Stellen Sie sich vor, ein Ihnen vertrauter Mensch erzählt Ihnen auf einmal, dass er krank und auf Medikamente angewiesen sei – und zwar sein Leben lang. Bestimmt würden Sie sich sorgen oder hätten sogar mehr oder weniger große Angst um diese Person. Andere Menschen sind nicht selten überfordert, wenn ein geliebter Mensch plötzlich unterzuckert, zittert oder sogar das Bewusstsein verliert. Ebenso können Blutzuckerschwankungen zur Belastungsprobe werden. Sprechen Sie mit Ihrer Familie, Ihren Freunden und anderen wichtigen Menschen in Ihrem Umfeld über den Diabetes. Versuchen Sie dabei Sorgen und Ängste abzubauen.

Schluss mit Geheimnissen oder Notlügen

„Geheimnisse? Ich doch nicht!“, denken Sie jetzt womöglich. Doch wenn Sie genauer nachdenken fallen Ihnen bestimmt ein paar Situationen ein, in denen Sie nicht ganz ehrlich zu anderen oder zu sich selbst in Bezug auf den Diabetes waren. Vielleicht haben Sie falsche Blutzuckerwerte in das Protokoll eingetragen, die Krankheit lieber verheimlicht oder in der Öffentlichkeit auf das Spritzen von Insulin verzichtet, um keine Aufmerksamkeit zu erregen.

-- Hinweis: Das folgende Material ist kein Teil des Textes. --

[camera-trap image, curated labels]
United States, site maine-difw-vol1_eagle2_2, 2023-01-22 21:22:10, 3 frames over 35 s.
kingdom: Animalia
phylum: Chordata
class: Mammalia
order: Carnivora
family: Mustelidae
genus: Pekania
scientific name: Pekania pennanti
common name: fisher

Doch Ehrlichkeit und ein offener Umgang mit dem Diabetes können wichtige Schritte zu einer besseren Akzeptanz sein. Sprechen Sie mit vertrauten Personen darüber und bitten Sie um Unterstützung bei diesem Prozess. Zum Beispiel könnte eine gute Freundin Sie zum Diabetologen begleiten und Ihnen helfen, ein besseres Vertrauensverhältnis zu Ihrem Arzt aufzubauen. Oder Sie suchen zunächst das Gespräch mit Ihrer Diabetesberaterin.

Gemeinsam lernen und wachsen

Geben Sie sich und anderen die Chance, gemeinsam zusammenzuwachsen. Selbst Familienangehörige brauchen Zeit, um einen Weg zu finden, wie sie mit dem Diabetes umgehen und Sie am besten unterstützen können. Erwarten Sie nicht, dass andere fehlerfrei sind, sondern versuchen Sie sich ab und zu in die Lage Ihres Gegenübers zu versetzen.

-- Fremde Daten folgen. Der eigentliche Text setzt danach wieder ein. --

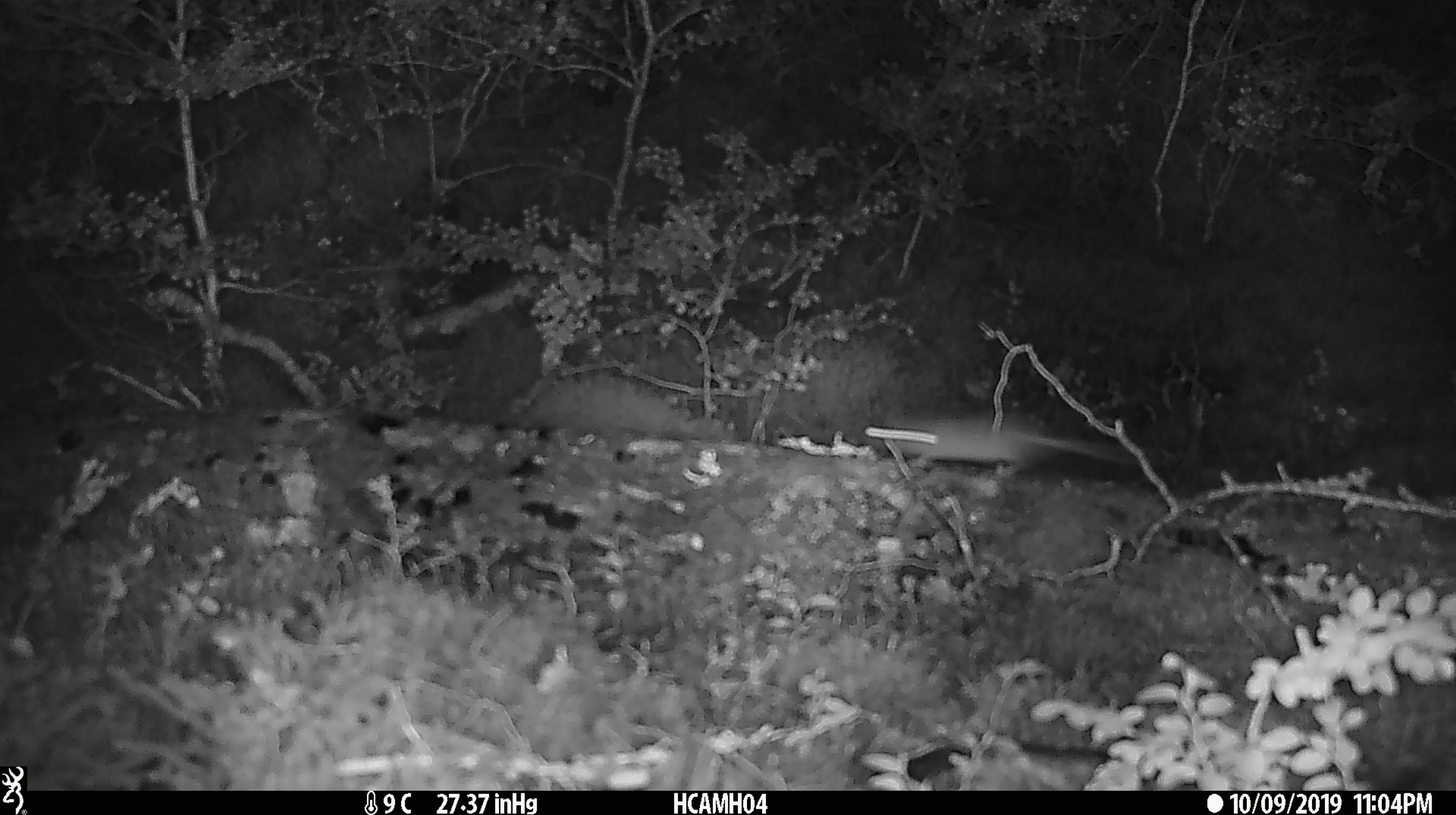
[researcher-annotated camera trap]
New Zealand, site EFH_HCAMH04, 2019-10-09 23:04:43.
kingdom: Animalia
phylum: Chordata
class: Mammalia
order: Rodentia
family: Muridae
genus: Mus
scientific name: Mus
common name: mouse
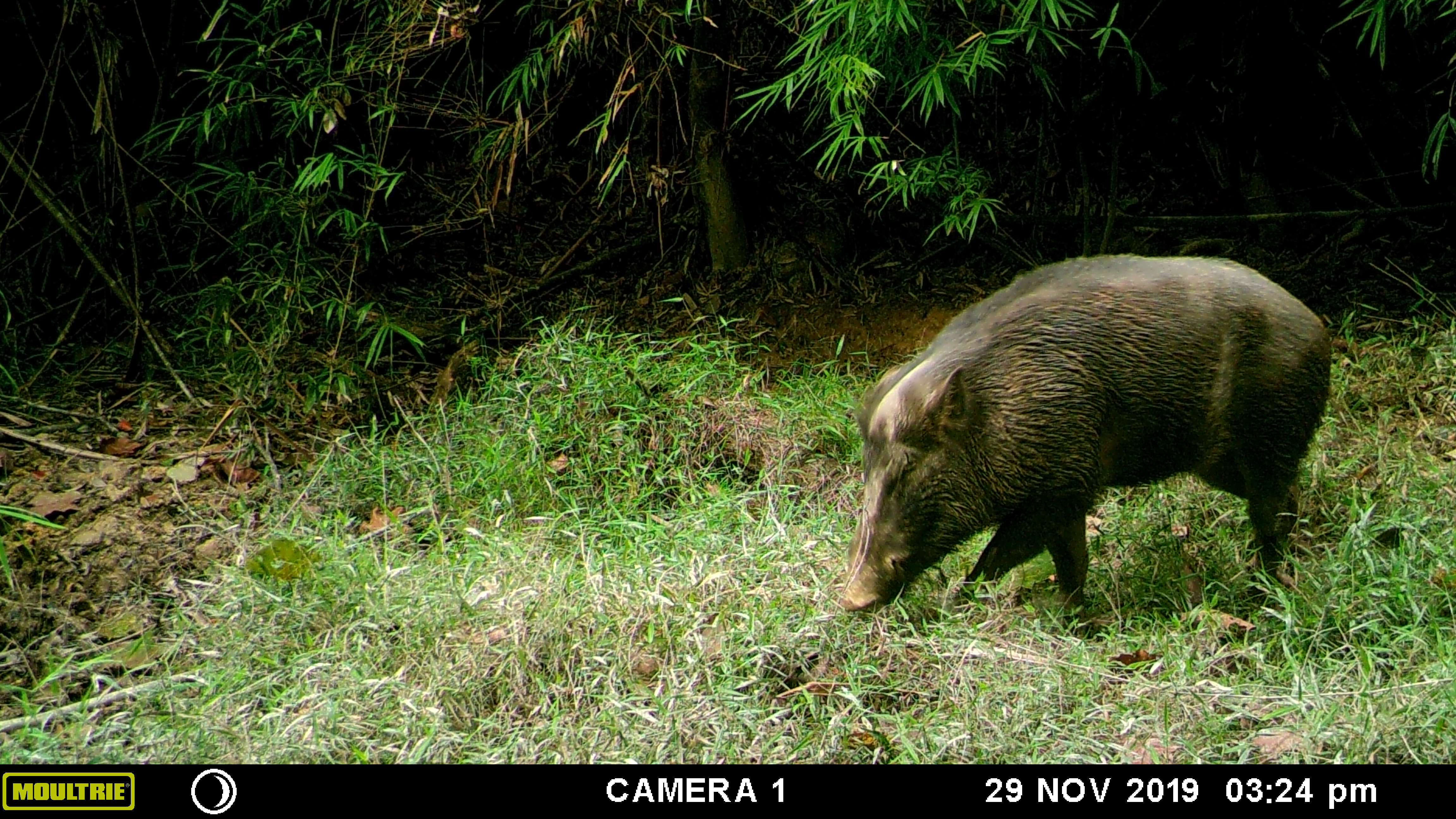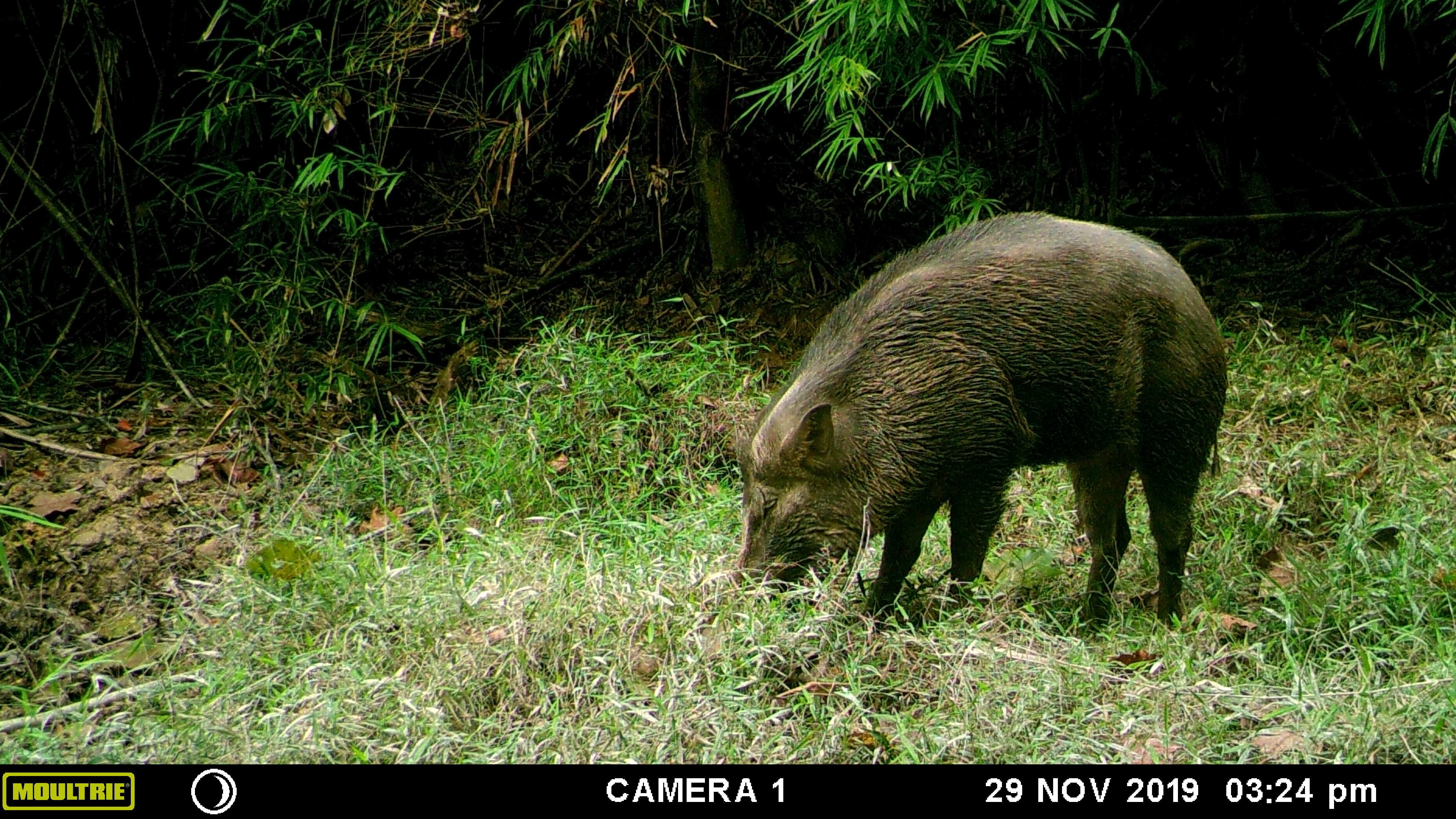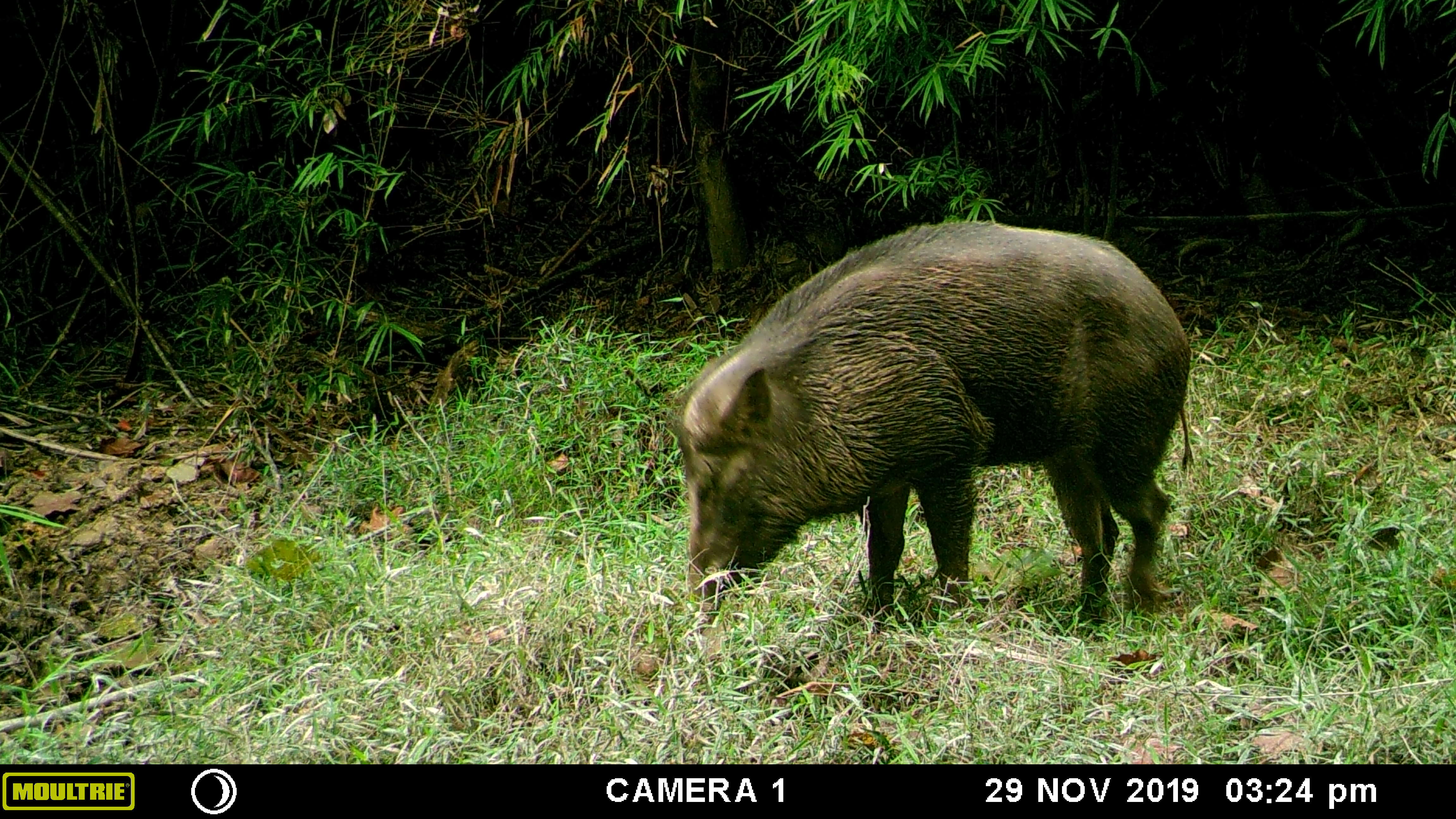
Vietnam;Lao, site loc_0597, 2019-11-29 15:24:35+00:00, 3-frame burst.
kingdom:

Lassen Sie sich nicht unterkriegen

Ihnen werden immer wieder Menschen begegnen, die respektlos sind, kein Verständnis zeigen, oder Sie verletzen. Manchmal ist es nicht einfach, darüber hinwegzusehen. Doch all die unangenehmen Begegnungen und die damit verbundenen Kränkungen können Ihnen nichts anhaben, wenn Sie eine gewisse innere Stärke entwickelt haben. Wichtig ist, dass Sie einen Weg finden, mit dem Diabetes durchs Leben zu gehen. Auch dabei können Ihnen Familienangehörige, Freunde, Partner, Ärzte und Co. helfen.

Positive Erfahrungen sammeln

Haben Sie Schwierigkeiten, mit anderen über den Diabetes, Ihre Sorgen und Ängste zu sprechen? Dann fordern Sie sich selbst heraus und versuchen Sie sich Schritt für Schritt anderen zu öffnen. Für manche Menschen mit einer chronischen Erkrankung ist eine gewisse Einsamkeit zur Gewohnheit geworden. Doch alte Muster lassen sich umprogrammieren und wir sind unser Leben lang in der Lage, neue Erfahrungen zu machen. Denken sie an einen Menschen, dem Sie alles erzählen können und dem Sie sich gerne öffnen.